**Set task 1**
From the garnishment opinion, copy the passage from "The plaintiffs’ assignment" to "discharging the garnishee." word for word.
**Set task 2**
Answer these questions using the garnishment opinion:
(a) For what amount, not counting costs, did the plaintiffs recover a judgment against Marr before the justice of the peace?
(b) At what daily rate did the sheriff engage the judgment debtor to pasture, feed, and care for the stock?
(c) On what date did the garnishee appear and answer in the justice's court?

**Supplied passage**
L. Oppenheimer & Co. v. Marr

31 Neb. 811 | Neb. | 1891

Cobb, Ch. J.

This cause is on error from the county of Hitchcock.

Proceedings in garnishment against Thomas H. Britton were taken on error to the district court of said county on June 15,1889, by the plaintiffs, alleging that on April 21, 1889, they recovered a judgment before W. A. Connett, justice of the peace of Culbertson precinct, against the defendant Marr for $104.25, and $3.50 costs, on which execution was issued and returned no goods or chattels found whereon to levy.” Affidavit of garnishment followed, and summons was issued and served on defendant Britton, who appeared on June 7, 1889, and answered that he had $62 in his possession due to the defendant. On cross-examination it was discovered that the garnishee was the sheriff of the county, and that the money due the judgment debtor was for the pasturage, keeping, and care of certain live stock, taken in execution against Rebecca Marr, at the suit of the Kalamazoo National Bank, and was part of the proceeds of the sale of the stock under the execution. The justice held that the money was in the garnishee’s hands, as sheriff, and was not subject to garnishment, and the garnishee was discharged from liability. A transcript of the proceedings was taken to the district court on error, and on November 16, 1889, there was a trial to the court and the judgment of the court below was affirmed with costs against the plaintiffs.

The plaintiffs’ assignment of error is, that the district *813court erred in affirming the judgment of the justice of the peace and in discharging the garnishee.

From the record it appears that the garnishee, as sheriff, on May 1, 1889, having levied upon and taken on execution twenty head of cattle, seven head of fat steers, one span of mares, and one Clydesdale stallion, employed the judgment debtor to pasture, feed, and care for the stock, subject to the garnishee’s order, for the sum of $2 per day. On the second and third days of June, following the days of sale of the property, there was due the judgment debtor on this account $62. On June 3, during the progress of the sale, the garnishee was served with summons from the justice’s court. On the 4th of June he made return of the execution, taxed the cost of keeping the stock $62, and retained it. On the 7th of June he answered as garnishee in the justice’s court. His contract for the care of the live stock was a personal one, for which he was personally responsible under all circumstances, and was unattended by the authority or jurisprudence of the court. While he was legally entitled to tax the costs of levy and sale against the proceeds of the property, and incidentally to include that of keeping and protecting it, the money in his hands, or to come into his hands, for that purpose, was never at any time in custodia legis, in the sense that it was not subject to the authority of any other competent court. It'was but a debt due from the sheriff to his contractor and creditor. If, however, it may be regarded as “ in the custody of the law,” and is a remainder in the hands of the sheriff after satisfaction of all other costs, would it be exempt from attachment? Secs. 224 and 939 of the Civil Code binds the garnishee for all property or money he may have in possession owing to the defendant at and after the service of the writ and notice.

**Dataset entries**
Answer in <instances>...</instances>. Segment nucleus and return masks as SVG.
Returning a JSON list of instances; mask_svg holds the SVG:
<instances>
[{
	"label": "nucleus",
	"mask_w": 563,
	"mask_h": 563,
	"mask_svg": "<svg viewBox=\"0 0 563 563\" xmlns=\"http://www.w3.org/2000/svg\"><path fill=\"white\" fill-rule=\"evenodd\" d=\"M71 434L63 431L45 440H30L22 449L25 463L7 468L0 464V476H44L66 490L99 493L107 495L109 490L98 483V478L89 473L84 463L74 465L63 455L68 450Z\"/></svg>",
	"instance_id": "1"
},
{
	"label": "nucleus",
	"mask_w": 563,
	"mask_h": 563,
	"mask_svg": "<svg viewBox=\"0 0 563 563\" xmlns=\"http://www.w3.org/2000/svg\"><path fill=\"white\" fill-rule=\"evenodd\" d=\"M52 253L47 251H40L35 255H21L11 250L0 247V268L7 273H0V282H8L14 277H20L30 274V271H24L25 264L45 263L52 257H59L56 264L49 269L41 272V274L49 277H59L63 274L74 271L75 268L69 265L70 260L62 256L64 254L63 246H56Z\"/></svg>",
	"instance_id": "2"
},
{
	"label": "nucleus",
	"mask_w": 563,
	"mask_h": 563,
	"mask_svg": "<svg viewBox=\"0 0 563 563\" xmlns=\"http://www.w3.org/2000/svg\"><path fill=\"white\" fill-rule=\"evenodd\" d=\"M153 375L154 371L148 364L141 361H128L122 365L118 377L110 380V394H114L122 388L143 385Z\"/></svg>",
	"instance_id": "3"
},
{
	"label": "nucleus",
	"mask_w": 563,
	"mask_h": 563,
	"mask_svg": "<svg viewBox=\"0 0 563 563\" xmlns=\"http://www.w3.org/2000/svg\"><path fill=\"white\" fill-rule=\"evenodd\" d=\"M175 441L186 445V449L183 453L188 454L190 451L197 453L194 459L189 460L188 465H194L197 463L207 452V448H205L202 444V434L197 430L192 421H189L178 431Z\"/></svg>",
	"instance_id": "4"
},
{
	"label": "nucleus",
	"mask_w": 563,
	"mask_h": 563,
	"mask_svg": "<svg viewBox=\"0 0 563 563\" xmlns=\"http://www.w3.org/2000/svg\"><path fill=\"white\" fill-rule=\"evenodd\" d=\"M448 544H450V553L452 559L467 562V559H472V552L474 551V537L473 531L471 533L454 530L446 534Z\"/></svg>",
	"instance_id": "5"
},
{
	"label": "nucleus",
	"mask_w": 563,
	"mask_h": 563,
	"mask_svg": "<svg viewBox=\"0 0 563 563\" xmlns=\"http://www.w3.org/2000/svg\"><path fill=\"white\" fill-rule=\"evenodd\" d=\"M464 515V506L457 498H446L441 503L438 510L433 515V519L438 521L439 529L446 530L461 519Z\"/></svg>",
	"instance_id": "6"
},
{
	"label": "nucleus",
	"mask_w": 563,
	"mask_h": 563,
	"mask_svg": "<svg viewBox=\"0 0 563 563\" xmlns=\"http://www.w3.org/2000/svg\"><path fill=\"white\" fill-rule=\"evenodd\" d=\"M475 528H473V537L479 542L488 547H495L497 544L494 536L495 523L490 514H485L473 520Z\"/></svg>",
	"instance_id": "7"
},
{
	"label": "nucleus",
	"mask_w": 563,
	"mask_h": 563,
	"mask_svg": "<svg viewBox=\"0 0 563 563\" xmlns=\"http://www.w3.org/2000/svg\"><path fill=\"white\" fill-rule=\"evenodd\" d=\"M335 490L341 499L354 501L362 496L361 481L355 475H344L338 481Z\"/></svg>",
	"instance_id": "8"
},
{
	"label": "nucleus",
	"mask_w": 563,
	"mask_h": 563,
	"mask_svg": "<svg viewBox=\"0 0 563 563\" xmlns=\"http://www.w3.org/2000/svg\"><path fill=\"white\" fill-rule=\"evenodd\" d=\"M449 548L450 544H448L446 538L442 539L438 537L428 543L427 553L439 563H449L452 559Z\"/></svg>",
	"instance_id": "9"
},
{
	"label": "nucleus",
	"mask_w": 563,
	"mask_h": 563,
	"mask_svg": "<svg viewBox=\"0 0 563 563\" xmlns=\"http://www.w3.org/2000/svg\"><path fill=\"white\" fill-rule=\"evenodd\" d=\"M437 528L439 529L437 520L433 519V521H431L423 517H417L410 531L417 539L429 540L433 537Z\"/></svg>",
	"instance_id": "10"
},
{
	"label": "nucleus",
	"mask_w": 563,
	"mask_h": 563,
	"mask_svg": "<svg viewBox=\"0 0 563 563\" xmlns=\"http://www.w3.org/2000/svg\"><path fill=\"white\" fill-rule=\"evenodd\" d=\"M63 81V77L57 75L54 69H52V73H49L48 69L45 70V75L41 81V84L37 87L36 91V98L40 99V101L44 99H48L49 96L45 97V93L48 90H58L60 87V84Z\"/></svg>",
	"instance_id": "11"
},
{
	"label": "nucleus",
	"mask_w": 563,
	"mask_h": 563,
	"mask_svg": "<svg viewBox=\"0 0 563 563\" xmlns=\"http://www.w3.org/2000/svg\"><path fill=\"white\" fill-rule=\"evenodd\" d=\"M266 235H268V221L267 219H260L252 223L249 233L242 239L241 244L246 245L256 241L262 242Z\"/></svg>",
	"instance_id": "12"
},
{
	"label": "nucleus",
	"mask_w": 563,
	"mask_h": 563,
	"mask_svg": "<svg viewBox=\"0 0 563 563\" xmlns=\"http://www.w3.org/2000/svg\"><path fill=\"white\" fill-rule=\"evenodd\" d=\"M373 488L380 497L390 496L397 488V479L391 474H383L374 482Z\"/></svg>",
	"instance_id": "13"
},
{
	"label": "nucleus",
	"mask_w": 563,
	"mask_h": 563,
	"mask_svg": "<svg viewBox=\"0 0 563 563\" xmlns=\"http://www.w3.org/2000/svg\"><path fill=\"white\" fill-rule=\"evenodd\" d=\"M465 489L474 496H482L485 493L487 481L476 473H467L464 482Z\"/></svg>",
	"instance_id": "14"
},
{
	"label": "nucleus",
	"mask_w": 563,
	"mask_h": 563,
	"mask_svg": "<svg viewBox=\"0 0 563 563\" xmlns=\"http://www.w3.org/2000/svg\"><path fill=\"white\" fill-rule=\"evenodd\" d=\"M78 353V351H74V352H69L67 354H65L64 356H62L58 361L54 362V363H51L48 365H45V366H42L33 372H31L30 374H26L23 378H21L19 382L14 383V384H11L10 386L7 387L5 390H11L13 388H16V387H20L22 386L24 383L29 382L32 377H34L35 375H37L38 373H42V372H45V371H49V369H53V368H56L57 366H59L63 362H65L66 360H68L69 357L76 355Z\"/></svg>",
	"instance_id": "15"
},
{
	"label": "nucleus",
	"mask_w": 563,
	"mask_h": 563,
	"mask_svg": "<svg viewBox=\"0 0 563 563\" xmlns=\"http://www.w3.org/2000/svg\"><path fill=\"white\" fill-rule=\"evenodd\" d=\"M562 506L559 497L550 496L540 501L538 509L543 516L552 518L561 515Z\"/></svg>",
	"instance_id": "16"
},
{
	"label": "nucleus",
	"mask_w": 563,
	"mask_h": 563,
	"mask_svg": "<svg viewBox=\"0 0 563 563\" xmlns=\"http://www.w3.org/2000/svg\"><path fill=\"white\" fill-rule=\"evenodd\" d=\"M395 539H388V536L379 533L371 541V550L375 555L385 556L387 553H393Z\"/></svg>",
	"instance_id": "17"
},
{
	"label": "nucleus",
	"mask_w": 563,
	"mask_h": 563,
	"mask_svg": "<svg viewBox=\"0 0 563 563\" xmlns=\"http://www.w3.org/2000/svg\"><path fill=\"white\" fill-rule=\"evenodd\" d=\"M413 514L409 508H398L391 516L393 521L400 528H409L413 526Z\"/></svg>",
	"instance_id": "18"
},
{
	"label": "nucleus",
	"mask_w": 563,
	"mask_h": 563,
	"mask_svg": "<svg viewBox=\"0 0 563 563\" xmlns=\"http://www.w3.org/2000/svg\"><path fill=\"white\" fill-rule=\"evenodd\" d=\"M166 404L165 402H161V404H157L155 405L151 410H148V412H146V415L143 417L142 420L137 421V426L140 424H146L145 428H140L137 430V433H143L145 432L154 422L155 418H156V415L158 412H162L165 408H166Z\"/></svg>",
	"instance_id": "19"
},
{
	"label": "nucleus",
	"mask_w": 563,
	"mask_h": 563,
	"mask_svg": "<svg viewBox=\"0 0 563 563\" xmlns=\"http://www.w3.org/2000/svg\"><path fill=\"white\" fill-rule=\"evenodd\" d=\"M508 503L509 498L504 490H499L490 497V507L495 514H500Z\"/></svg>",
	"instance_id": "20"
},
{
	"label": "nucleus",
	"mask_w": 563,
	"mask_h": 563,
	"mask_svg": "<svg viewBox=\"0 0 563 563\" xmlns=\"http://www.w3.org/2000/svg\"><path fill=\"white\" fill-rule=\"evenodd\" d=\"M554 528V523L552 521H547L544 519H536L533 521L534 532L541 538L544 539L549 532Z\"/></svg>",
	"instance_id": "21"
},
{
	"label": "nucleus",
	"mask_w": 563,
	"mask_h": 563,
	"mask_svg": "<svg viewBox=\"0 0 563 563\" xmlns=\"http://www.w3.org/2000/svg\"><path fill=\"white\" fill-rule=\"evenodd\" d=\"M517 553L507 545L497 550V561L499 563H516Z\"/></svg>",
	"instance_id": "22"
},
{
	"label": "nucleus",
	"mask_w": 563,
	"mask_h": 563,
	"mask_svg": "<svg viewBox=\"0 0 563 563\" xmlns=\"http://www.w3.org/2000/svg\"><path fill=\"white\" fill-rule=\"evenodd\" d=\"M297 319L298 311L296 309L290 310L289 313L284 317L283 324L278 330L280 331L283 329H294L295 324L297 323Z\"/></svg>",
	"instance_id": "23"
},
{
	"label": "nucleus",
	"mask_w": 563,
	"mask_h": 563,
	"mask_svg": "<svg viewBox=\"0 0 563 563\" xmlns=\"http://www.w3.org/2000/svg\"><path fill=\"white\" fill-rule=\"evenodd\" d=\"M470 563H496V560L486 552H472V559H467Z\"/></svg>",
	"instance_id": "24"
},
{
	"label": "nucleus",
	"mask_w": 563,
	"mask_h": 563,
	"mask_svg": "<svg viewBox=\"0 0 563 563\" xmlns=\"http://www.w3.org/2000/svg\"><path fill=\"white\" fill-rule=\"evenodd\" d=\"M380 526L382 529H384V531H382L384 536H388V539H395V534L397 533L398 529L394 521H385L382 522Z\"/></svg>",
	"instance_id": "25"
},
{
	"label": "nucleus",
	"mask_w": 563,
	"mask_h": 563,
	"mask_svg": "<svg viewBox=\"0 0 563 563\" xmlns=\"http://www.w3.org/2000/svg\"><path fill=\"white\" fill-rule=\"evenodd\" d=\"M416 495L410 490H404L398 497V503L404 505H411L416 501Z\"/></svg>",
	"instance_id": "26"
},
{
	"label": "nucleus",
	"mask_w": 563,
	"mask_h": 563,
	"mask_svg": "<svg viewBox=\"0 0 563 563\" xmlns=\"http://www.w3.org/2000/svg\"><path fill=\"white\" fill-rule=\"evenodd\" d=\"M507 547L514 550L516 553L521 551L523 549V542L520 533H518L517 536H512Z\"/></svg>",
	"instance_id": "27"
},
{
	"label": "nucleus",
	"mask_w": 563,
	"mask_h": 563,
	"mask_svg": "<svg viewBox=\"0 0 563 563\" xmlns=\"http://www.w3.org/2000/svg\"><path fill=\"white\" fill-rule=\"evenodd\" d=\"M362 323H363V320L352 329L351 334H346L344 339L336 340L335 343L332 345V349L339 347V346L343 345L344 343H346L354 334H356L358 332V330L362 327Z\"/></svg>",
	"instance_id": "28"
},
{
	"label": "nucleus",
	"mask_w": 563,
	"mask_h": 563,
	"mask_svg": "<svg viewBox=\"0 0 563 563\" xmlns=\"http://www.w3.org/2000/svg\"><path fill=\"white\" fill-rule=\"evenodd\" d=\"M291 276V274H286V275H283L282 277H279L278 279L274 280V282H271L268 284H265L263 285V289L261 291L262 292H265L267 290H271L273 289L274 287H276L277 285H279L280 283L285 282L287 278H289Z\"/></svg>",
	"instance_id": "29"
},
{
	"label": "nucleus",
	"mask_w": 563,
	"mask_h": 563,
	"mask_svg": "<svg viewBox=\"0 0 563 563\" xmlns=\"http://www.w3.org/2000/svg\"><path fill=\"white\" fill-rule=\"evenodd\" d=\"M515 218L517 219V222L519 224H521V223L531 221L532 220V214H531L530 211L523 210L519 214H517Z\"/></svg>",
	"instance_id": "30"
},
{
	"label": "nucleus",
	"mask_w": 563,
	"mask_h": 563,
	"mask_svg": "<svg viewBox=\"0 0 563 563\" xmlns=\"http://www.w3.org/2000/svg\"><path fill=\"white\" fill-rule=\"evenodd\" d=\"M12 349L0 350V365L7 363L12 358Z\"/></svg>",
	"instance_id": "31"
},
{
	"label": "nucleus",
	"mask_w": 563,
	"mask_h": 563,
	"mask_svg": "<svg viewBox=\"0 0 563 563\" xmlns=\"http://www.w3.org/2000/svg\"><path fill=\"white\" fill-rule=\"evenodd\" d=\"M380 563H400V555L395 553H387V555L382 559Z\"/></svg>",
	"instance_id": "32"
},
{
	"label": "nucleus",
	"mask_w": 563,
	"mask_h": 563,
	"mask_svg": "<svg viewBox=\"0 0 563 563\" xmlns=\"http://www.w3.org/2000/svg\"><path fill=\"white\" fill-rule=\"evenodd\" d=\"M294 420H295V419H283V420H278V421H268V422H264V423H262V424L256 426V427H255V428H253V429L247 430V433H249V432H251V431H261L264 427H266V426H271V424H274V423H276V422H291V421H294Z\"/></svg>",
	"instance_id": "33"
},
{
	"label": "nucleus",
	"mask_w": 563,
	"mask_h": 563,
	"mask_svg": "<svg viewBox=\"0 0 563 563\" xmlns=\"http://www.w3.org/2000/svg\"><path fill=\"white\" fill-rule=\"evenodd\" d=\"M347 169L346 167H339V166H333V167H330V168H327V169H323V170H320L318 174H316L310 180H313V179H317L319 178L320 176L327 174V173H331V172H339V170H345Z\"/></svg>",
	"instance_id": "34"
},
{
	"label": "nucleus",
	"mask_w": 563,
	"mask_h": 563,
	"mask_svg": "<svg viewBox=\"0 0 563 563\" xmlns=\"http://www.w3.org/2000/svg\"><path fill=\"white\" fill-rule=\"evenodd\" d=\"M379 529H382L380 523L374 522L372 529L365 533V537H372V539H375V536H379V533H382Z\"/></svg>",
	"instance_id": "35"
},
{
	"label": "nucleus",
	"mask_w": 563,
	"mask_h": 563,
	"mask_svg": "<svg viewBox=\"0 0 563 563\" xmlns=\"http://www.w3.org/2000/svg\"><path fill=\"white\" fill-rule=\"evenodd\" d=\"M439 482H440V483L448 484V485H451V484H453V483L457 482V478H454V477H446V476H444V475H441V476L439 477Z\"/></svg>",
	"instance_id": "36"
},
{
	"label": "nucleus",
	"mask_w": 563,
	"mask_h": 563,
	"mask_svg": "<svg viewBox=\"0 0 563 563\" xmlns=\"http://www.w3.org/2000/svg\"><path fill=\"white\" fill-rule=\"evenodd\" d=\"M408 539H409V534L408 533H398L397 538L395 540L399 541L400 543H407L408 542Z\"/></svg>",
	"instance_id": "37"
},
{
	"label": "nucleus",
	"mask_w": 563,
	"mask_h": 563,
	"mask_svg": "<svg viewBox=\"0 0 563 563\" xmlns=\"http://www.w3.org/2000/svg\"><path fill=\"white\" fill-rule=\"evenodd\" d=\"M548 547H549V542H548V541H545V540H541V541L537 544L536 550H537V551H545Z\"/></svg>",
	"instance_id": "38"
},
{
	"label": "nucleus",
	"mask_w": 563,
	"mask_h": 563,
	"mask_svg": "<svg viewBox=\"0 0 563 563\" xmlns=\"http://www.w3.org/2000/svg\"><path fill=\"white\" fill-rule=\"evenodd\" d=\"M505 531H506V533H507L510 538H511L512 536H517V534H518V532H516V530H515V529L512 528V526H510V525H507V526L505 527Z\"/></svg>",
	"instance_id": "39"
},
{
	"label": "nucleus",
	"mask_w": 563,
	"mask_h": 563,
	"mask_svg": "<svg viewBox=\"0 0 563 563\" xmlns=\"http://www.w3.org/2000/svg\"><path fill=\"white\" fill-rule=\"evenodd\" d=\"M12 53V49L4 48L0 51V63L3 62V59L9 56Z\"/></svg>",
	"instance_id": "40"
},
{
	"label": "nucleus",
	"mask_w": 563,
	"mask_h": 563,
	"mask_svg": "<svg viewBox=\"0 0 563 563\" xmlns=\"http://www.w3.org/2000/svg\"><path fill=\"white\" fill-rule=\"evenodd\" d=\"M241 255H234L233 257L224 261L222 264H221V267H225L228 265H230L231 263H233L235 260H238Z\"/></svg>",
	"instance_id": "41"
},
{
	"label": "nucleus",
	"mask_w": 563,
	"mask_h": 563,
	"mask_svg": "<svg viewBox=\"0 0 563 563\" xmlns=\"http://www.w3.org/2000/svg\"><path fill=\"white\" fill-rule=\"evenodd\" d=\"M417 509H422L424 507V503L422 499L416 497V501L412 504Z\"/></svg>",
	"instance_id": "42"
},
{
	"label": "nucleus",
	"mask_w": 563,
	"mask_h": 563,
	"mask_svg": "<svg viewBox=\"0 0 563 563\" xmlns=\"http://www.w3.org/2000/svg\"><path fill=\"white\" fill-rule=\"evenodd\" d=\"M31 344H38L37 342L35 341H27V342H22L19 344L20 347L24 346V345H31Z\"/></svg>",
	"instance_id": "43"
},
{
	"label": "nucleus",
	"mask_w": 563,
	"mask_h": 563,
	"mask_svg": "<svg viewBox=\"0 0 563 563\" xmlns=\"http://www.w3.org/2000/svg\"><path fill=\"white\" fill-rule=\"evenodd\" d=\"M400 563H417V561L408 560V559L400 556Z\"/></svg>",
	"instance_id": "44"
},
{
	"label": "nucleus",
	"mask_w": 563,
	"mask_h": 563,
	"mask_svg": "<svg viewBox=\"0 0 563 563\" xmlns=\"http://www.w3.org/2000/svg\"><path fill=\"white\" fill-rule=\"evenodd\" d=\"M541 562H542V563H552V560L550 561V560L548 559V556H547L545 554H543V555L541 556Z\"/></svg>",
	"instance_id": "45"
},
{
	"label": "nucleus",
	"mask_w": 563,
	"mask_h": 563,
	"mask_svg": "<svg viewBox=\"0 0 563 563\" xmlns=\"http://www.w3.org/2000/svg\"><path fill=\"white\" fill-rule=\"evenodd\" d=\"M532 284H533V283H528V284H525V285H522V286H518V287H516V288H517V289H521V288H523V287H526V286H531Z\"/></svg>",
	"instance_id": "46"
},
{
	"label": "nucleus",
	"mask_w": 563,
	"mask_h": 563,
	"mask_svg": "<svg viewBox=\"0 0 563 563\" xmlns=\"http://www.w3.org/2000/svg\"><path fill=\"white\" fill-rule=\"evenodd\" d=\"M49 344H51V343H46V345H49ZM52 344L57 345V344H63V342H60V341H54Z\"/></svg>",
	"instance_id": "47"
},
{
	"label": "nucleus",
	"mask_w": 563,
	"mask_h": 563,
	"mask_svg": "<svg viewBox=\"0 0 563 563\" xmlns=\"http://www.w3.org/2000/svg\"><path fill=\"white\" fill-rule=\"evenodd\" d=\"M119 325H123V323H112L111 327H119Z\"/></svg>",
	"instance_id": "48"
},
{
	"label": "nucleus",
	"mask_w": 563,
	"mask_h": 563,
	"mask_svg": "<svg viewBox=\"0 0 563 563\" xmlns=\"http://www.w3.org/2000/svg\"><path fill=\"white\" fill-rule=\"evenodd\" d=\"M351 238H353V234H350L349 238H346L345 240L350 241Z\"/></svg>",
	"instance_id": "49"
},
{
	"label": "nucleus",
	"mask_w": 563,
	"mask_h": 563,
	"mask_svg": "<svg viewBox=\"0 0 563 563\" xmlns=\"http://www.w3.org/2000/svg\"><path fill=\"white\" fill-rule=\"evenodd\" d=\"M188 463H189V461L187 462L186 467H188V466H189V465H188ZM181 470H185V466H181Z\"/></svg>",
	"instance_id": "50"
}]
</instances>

**Exercise output 1**
The plaintiffs’ assignment of error is, that the district *813court erred in affirming the judgment of the justice of the peace and in discharging the garnishee.

**Exercise output 2**
(a) $104.25
(b) $2 per day
(c) June 7, 1889